Fox Valley Symphony Orchestra with NEWVoices
GIUSEPPE VERDI: Messa da Requiem (90 min)
Join us for the post-concert reception in the lobby.
Kevin Sütterlin, music director
Phillip Swan, chorus master
Marsha Thompson, soprano
Kara Morgan, mezzo-soprano
Josh Kohl, tenor
Andy Papas, bass
One of the most ambitious, and certainly the most theatrical, settings of the Requiem Mass, the traditional Catholic Mass for the dead, was written by a man of no professed religious faith—indeed, Verdi was a life-long agnostic. He was, however, a fervent believer in Italian musical culture, and the then not-yet-realized dream of Italian national unification. His Requiem was inspired by the passing of two cultural titans—the first, the composer Gioachino Rossini in 1868, and author and poet Alessandro Manzoni in 1873.
Verdi had proposed the composition of a Requiem for Rossini in the immediate aftermath of his passing—he suggested that 13 Italian composers should each contribute a section of the mass—a collective outpouring of grief and respect for the operatic master. The project ultimately never cohered, and Verdi tabled the section that he had written, the Libera Me, Domine (Deliver me, Lord, from eternal death). After the death of Manzoni—the artist that Verdi revered above all others—he resurrected his project and composed the entirety of a new mass for the dead, adding his Libera Me as the final movement. The work was premiered to great acclaim in 1874, although some critics were appalled by the unabashedly operatic writing—no matter to Verdi, who fully intended his Requiem to be a work for the concert hall, not a liturgical setting.

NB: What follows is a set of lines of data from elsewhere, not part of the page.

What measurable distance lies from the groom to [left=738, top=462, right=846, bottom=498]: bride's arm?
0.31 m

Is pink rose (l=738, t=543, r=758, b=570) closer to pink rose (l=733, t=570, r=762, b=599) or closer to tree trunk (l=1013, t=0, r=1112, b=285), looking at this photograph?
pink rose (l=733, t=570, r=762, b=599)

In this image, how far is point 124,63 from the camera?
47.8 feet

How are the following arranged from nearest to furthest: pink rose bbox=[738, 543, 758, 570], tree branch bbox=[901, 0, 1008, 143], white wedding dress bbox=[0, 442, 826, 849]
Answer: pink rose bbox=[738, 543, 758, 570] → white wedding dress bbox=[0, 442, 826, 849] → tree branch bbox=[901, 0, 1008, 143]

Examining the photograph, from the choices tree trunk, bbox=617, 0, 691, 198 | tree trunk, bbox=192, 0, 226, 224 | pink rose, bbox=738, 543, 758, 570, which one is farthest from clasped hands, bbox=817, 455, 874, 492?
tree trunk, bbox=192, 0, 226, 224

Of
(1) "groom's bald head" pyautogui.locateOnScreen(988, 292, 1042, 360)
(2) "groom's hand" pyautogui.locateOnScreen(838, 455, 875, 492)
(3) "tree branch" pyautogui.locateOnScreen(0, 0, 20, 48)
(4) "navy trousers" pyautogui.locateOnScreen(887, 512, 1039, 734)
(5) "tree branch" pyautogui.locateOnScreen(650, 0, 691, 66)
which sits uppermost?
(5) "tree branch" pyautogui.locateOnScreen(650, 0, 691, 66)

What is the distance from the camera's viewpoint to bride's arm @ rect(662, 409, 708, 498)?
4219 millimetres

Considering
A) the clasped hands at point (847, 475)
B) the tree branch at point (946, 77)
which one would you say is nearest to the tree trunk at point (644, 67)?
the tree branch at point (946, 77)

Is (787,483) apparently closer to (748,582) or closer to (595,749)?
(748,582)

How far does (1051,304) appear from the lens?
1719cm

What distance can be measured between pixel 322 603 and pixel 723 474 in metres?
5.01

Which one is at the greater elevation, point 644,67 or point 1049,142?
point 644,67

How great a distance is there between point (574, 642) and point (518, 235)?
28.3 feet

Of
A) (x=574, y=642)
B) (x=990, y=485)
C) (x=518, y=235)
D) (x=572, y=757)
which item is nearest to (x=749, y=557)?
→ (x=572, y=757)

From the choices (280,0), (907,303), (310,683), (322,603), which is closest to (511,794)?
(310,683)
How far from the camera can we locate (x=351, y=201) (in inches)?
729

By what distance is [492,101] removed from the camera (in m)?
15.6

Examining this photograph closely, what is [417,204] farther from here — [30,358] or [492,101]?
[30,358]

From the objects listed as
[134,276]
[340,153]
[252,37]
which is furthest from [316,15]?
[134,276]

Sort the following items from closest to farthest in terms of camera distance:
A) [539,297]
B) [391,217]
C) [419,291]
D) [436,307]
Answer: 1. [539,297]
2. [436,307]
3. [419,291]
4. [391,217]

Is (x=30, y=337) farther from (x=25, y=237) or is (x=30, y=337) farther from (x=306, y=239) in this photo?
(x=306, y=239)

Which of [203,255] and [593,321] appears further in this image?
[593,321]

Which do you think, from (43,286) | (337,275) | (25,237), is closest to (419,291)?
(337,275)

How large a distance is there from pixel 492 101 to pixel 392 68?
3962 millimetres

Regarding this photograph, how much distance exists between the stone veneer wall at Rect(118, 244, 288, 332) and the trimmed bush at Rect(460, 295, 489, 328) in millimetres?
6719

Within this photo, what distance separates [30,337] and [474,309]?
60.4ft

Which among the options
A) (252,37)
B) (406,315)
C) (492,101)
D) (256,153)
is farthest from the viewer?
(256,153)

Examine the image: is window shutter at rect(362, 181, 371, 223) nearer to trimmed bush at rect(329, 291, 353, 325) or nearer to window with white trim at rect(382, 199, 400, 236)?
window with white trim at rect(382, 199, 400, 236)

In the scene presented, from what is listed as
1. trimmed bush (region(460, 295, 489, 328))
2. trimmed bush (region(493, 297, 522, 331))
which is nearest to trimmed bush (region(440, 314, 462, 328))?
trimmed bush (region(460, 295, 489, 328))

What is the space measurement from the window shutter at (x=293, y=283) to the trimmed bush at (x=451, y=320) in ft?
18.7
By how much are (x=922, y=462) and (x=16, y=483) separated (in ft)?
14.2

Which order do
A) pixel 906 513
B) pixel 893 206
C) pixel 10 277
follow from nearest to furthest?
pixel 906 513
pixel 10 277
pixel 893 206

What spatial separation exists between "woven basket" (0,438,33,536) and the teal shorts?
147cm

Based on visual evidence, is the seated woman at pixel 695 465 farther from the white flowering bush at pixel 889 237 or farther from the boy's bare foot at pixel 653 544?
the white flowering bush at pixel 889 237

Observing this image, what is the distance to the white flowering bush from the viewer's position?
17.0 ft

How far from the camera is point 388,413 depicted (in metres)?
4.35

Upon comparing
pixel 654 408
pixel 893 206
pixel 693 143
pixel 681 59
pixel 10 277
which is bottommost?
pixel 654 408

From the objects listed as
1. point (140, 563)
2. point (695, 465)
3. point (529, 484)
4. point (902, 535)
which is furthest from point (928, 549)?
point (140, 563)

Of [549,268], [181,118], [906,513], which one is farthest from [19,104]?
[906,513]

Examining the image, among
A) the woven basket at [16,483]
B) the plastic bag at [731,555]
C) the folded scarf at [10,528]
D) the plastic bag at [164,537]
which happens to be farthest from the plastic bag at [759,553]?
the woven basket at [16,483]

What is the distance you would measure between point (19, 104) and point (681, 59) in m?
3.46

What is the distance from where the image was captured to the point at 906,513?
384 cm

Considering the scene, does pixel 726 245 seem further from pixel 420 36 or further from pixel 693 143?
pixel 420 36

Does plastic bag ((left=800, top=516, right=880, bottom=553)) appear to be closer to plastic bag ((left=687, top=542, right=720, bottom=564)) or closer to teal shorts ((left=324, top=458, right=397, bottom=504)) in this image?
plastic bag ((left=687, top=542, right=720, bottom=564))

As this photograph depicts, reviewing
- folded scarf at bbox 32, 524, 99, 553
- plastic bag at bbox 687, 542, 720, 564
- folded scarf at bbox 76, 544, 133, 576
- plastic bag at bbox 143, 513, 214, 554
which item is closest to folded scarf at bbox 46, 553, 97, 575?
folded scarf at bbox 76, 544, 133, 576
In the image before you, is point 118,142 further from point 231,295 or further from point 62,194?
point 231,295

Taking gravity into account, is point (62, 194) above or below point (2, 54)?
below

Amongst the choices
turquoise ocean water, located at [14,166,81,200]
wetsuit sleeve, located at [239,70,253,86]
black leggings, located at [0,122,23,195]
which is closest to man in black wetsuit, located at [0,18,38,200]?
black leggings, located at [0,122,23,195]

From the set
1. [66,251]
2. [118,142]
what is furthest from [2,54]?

The work is scored for chorus, four vocal soloists (soprano, mezzo-soprano, tenor, and bass) and a sizeable orchestra. It is set in seven large sections, following the traditional structure of the mass. The opening Requiem aeternam (Grant them eternal rest) is hushed and solemn, while the following te decet hymnus and Kyrie eleison (Lord, have mercy) introduce both imitative counterpoint and later the solo quartet.
The following section, the longest of the work, erupts with a literal scream of terror from the mass of voices and instruments, as they intone the Dies irae (Day of wrath), a depiction of the horrors of the final Day of Judgment. The overall mood throughout this section is grim, with on- and off-stage trumpets heralding the raising of the dead, and the ominous, martial flourishes that mark the setting of the Rex tremendae (King of awful majesty); interspersed with these menaces are pleas and prayers for remembrance, forgiveness, and salvation led by the vocal quartet, in solos and combined voices.
The Offertorium provides respite in two movements for the solo quartet, and the mood finally turns joyful in the Sanctus, a depiction of the heavenly host praising the divine with an energetic, sparkling fugue.
The chant-inspired Agnus Dei (Lamb of God) and Lux aeterna (Light eternal) give way to the return of angst and foreboding in the final Libera me, which, after all, is a prayer for deliverance from death, the wrath of judgment, and the fires of hell. Verdi concludes this grand work with a decidedly modern note of ambivalence, with gentle chords enshrining the soprano’s and chorus’ final supplications.